TASK TO CARRY OUT => Render every line of the entries below as a Markdown table with the columns "Row" and "Entry line," numbering the rows and skipping blank lines. Leave the pictures out of the table.

-- Start of DATA SUPPLIED --

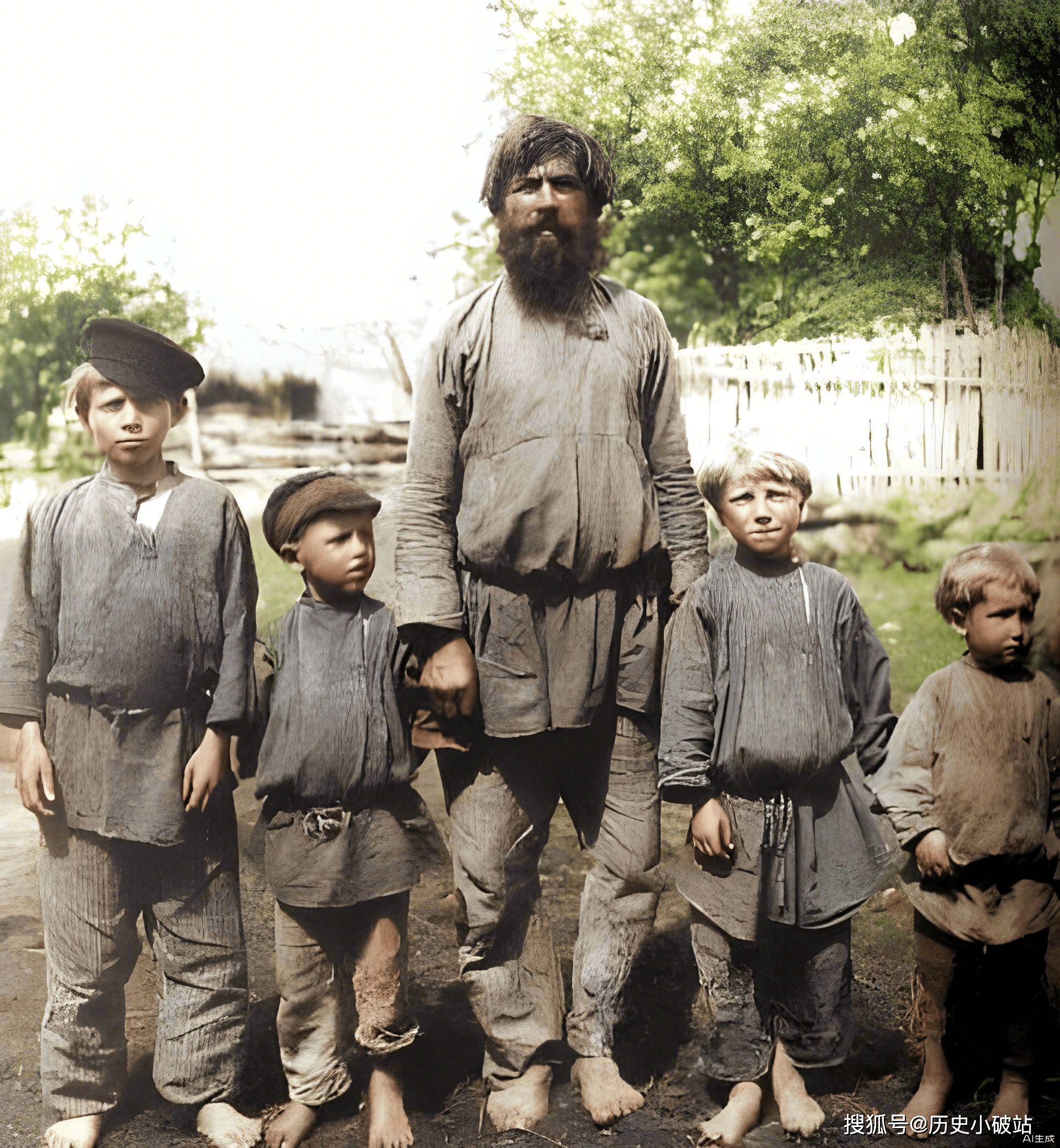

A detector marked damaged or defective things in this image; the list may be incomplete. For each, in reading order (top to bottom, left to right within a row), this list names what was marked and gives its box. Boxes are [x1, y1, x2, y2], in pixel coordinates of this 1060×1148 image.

ragged linen shirt [0, 461, 256, 849]
ragged linen shirt [247, 592, 441, 905]
ragged linen shirt [393, 273, 707, 730]
ragged linen shirt [656, 560, 900, 937]
ragged linen shirt [868, 661, 1060, 945]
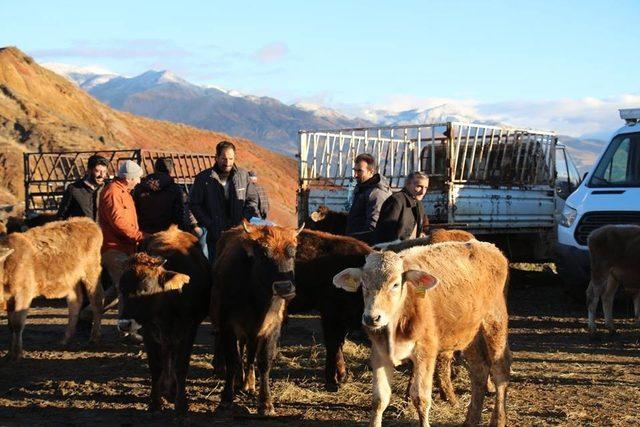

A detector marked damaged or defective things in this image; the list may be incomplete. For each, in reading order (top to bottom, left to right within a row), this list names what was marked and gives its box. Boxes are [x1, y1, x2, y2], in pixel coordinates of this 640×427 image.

rusty metal fence [23, 150, 216, 217]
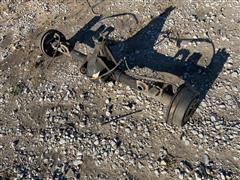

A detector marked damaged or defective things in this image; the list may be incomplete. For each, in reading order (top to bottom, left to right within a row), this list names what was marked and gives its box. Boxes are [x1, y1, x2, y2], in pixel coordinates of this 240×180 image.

rusty metal part [39, 29, 201, 126]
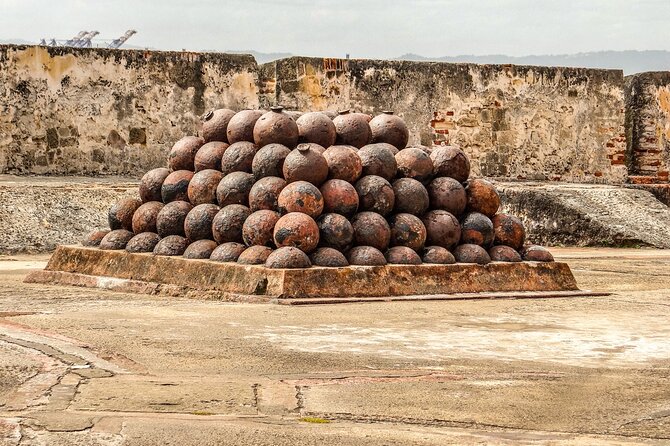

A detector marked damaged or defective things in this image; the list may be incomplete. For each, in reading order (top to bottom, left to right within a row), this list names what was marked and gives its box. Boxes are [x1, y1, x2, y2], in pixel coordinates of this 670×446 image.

rusty cannonball [200, 108, 236, 143]
rusty cannonball [228, 109, 266, 143]
rusty cannonball [296, 112, 336, 147]
rusty cannonball [370, 110, 412, 151]
rusty cannonball [168, 135, 205, 172]
rusty cannonball [196, 143, 230, 172]
rusty cannonball [252, 143, 292, 178]
rusty cannonball [282, 144, 330, 184]
rusty cannonball [324, 145, 362, 183]
rusty cannonball [362, 142, 400, 179]
rusty cannonball [396, 145, 438, 182]
rusty cannonball [430, 145, 472, 182]
rusty cannonball [107, 198, 142, 232]
rusty cannonball [124, 232, 160, 253]
rusty cannonball [131, 201, 164, 233]
rusty cannonball [138, 167, 169, 202]
rusty cannonball [154, 235, 189, 256]
rusty cannonball [154, 200, 192, 239]
rusty cannonball [162, 170, 194, 203]
rusty cannonball [184, 205, 220, 242]
rusty cannonball [188, 169, 224, 206]
rusty cannonball [210, 242, 247, 264]
rusty cannonball [213, 205, 252, 244]
rusty cannonball [217, 172, 256, 206]
rusty cannonball [244, 210, 280, 247]
rusty cannonball [276, 211, 322, 253]
rusty cannonball [278, 179, 326, 218]
rusty cannonball [312, 246, 350, 266]
rusty cannonball [322, 179, 360, 218]
rusty cannonball [346, 246, 388, 266]
rusty cannonball [352, 212, 394, 253]
rusty cannonball [354, 174, 396, 216]
rusty cannonball [392, 213, 428, 251]
rusty cannonball [394, 178, 430, 216]
rusty cannonball [426, 210, 462, 251]
rusty cannonball [430, 177, 468, 217]
rusty cannonball [454, 244, 490, 264]
rusty cannonball [462, 213, 494, 247]
rusty cannonball [468, 179, 504, 219]
rusty cannonball [490, 213, 528, 251]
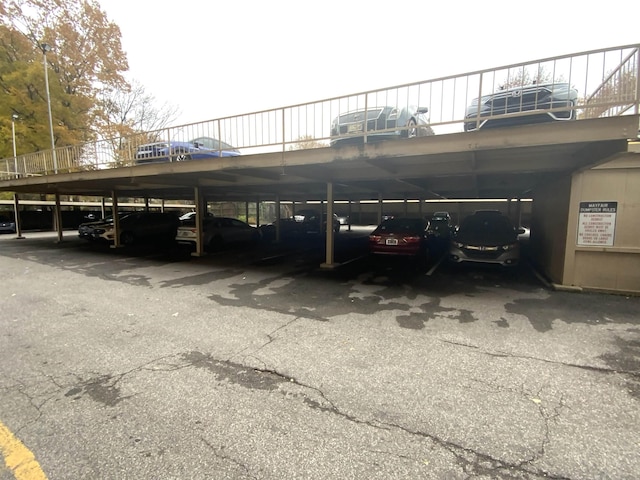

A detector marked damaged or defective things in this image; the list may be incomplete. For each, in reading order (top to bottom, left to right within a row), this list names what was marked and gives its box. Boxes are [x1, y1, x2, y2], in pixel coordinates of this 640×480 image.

cracked asphalt [0, 231, 636, 478]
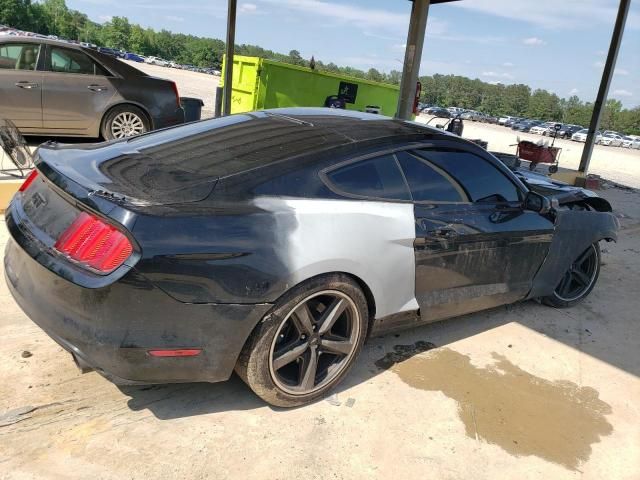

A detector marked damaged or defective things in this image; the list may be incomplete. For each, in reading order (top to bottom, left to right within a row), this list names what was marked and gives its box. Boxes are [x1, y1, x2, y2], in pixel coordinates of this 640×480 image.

damaged door [400, 150, 556, 322]
crumpled fender [524, 211, 620, 300]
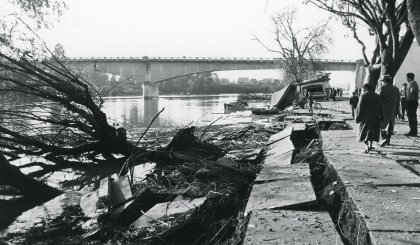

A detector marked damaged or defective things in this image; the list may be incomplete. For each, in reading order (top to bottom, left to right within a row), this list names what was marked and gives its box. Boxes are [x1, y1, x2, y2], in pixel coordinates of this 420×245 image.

damaged riverbank [1, 100, 418, 244]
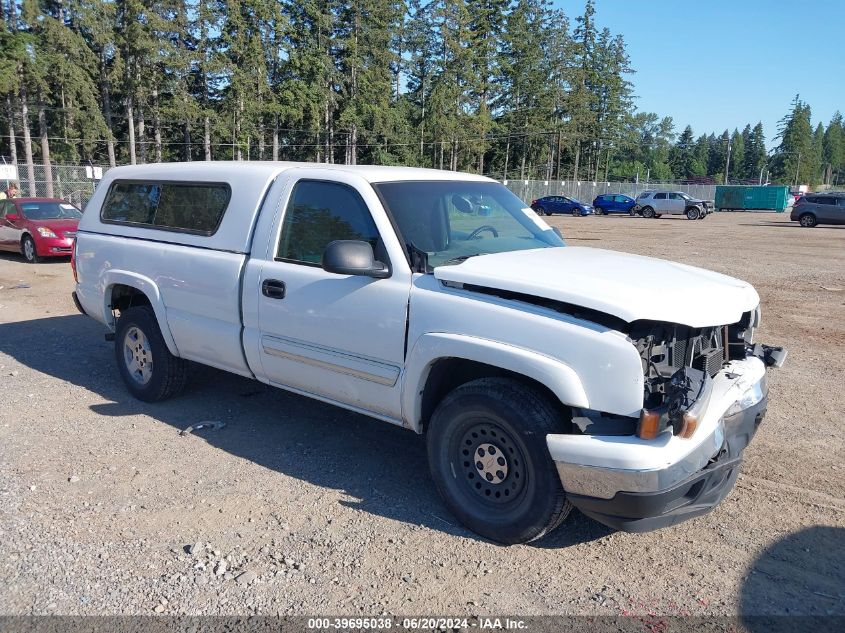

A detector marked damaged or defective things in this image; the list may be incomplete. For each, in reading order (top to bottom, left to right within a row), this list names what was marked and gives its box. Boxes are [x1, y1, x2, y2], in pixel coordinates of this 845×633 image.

crumpled hood [436, 246, 760, 328]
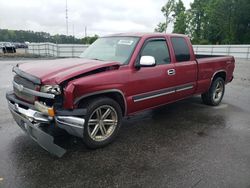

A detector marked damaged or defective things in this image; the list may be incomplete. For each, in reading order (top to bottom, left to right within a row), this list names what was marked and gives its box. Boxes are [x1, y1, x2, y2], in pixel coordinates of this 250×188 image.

damaged hood [17, 58, 121, 84]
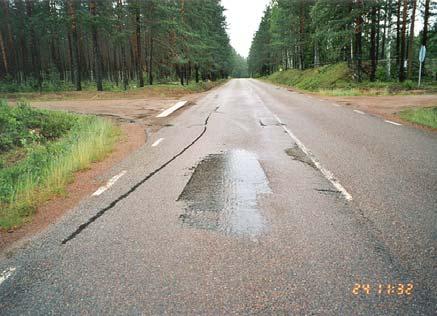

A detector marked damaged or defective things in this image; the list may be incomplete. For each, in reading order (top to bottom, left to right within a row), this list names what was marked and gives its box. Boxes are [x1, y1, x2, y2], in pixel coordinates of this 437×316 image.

peeling asphalt patch [60, 106, 221, 244]
cracked asphalt [0, 78, 434, 314]
damaged road surface [0, 78, 436, 314]
pothole [177, 150, 270, 237]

-- End of DATA SUPPLIED --

FINAL ANSWER =>
| Row | Entry line |
|---|---|
| 1 | A detector marked damaged or defective things in this image; the list may be incomplete. For each, in reading order (top to bottom, left to right within a row), this list names what was marked and gives its box. Boxes are [x1, y1, x2, y2], in pixel coordinates of this 1060×1148 image. |
| 2 | ragged linen shirt [0, 461, 256, 849] |
| 3 | ragged linen shirt [247, 592, 441, 905] |
| 4 | ragged linen shirt [393, 273, 707, 730] |
| 5 | ragged linen shirt [656, 560, 900, 937] |
| 6 | ragged linen shirt [868, 661, 1060, 945] |
| 7 | A detector marked damaged or defective things in this image; the list may be incomplete. For each, in reading order (top to bottom, left to right within a row), this list names what was marked and gives its box. Boxes are [x1, y1, x2, y2], in pixel coordinates of this 640×427 image. |
| 8 | rusty metal fence [23, 150, 216, 217] |
| 9 | A detector marked damaged or defective things in this image; the list may be incomplete. For each, in reading order (top to bottom, left to right within a row), this list names what was marked and gives its box. Boxes are [x1, y1, x2, y2], in pixel coordinates of this 240×180 image. |
| 10 | rusty metal part [39, 29, 201, 126] |
| 11 | A detector marked damaged or defective things in this image; the list may be incomplete. For each, in reading order (top to bottom, left to right within a row), this list names what was marked and gives its box. Boxes are [x1, y1, x2, y2], in pixel coordinates of this 670×446 image. |
| 12 | rusty cannonball [200, 108, 236, 143] |
| 13 | rusty cannonball [228, 109, 266, 143] |
| 14 | rusty cannonball [296, 112, 336, 147] |
| 15 | rusty cannonball [370, 110, 412, 151] |
| 16 | rusty cannonball [168, 135, 205, 172] |
| 17 | rusty cannonball [196, 143, 230, 172] |
| 18 | rusty cannonball [252, 143, 292, 178] |
| 19 | rusty cannonball [282, 144, 330, 184] |
| 20 | rusty cannonball [324, 145, 362, 183] |
| 21 | rusty cannonball [362, 142, 400, 179] |
| 22 | rusty cannonball [396, 145, 438, 182] |
| 23 | rusty cannonball [430, 145, 472, 182] |
| 24 | rusty cannonball [107, 198, 142, 232] |
| 25 | rusty cannonball [124, 232, 160, 253] |
| 26 | rusty cannonball [131, 201, 164, 233] |
| 27 | rusty cannonball [138, 167, 169, 202] |
| 28 | rusty cannonball [154, 235, 189, 256] |
| 29 | rusty cannonball [154, 200, 192, 239] |
| 30 | rusty cannonball [162, 170, 194, 203] |
| 31 | rusty cannonball [184, 205, 220, 242] |
| 32 | rusty cannonball [188, 169, 224, 206] |
| 33 | rusty cannonball [210, 242, 247, 264] |
| 34 | rusty cannonball [213, 205, 252, 244] |
| 35 | rusty cannonball [217, 172, 256, 206] |
| 36 | rusty cannonball [244, 210, 280, 247] |
| 37 | rusty cannonball [276, 211, 322, 253] |
| 38 | rusty cannonball [278, 179, 326, 218] |
| 39 | rusty cannonball [312, 246, 350, 266] |
| 40 | rusty cannonball [322, 179, 360, 218] |
| 41 | rusty cannonball [346, 246, 388, 266] |
| 42 | rusty cannonball [352, 212, 394, 253] |
| 43 | rusty cannonball [354, 174, 396, 216] |
| 44 | rusty cannonball [392, 213, 428, 251] |
| 45 | rusty cannonball [394, 178, 430, 216] |
| 46 | rusty cannonball [426, 210, 462, 251] |
| 47 | rusty cannonball [430, 177, 468, 217] |
| 48 | rusty cannonball [454, 244, 490, 264] |
| 49 | rusty cannonball [462, 213, 494, 247] |
| 50 | rusty cannonball [468, 179, 504, 219] |
| 51 | rusty cannonball [490, 213, 528, 251] |
| 52 | A detector marked damaged or defective things in this image; the list may be incomplete. For each, in reading order (top to bottom, left to right within a row), this list names what was marked and gives its box. Boxes are [x1, y1, x2, y2], in pixel coordinates of this 640×480 image. |
| 53 | cracked asphalt [0, 231, 636, 478] |
| 54 | A detector marked damaged or defective things in this image; the list may be incomplete. For each, in reading order (top to bottom, left to right within a row), this list names what was marked and gives its box. Boxes are [x1, y1, x2, y2], in pixel coordinates of this 640×480 image. |
| 55 | damaged door [400, 150, 556, 322] |
| 56 | crumpled fender [524, 211, 620, 300] |
| 57 | A detector marked damaged or defective things in this image; the list may be incomplete. For each, in reading order (top to bottom, left to right within a row), this list names what was marked and gives its box. Boxes are [x1, y1, x2, y2], in pixel coordinates of this 420×245 image. |
| 58 | damaged riverbank [1, 100, 418, 244] |
| 59 | A detector marked damaged or defective things in this image; the list may be incomplete. For each, in reading order (top to bottom, left to right within a row), this list names what was marked and gives its box. Boxes are [x1, y1, x2, y2], in pixel coordinates of this 845×633 image. |
| 60 | crumpled hood [436, 246, 760, 328] |
| 61 | A detector marked damaged or defective things in this image; the list may be incomplete. For each, in reading order (top to bottom, left to right within a row), this list names what was marked and gives its box. Boxes are [x1, y1, x2, y2], in pixel coordinates of this 250×188 image. |
| 62 | damaged hood [17, 58, 121, 84] |
| 63 | A detector marked damaged or defective things in this image; the list may be incomplete. For each, in reading order (top to bottom, left to right within a row), this list names what was marked and gives its box. Boxes are [x1, y1, x2, y2], in pixel coordinates of this 437×316 image. |
| 64 | peeling asphalt patch [60, 106, 221, 244] |
| 65 | cracked asphalt [0, 78, 434, 314] |
| 66 | damaged road surface [0, 78, 436, 314] |
| 67 | pothole [177, 150, 270, 237] |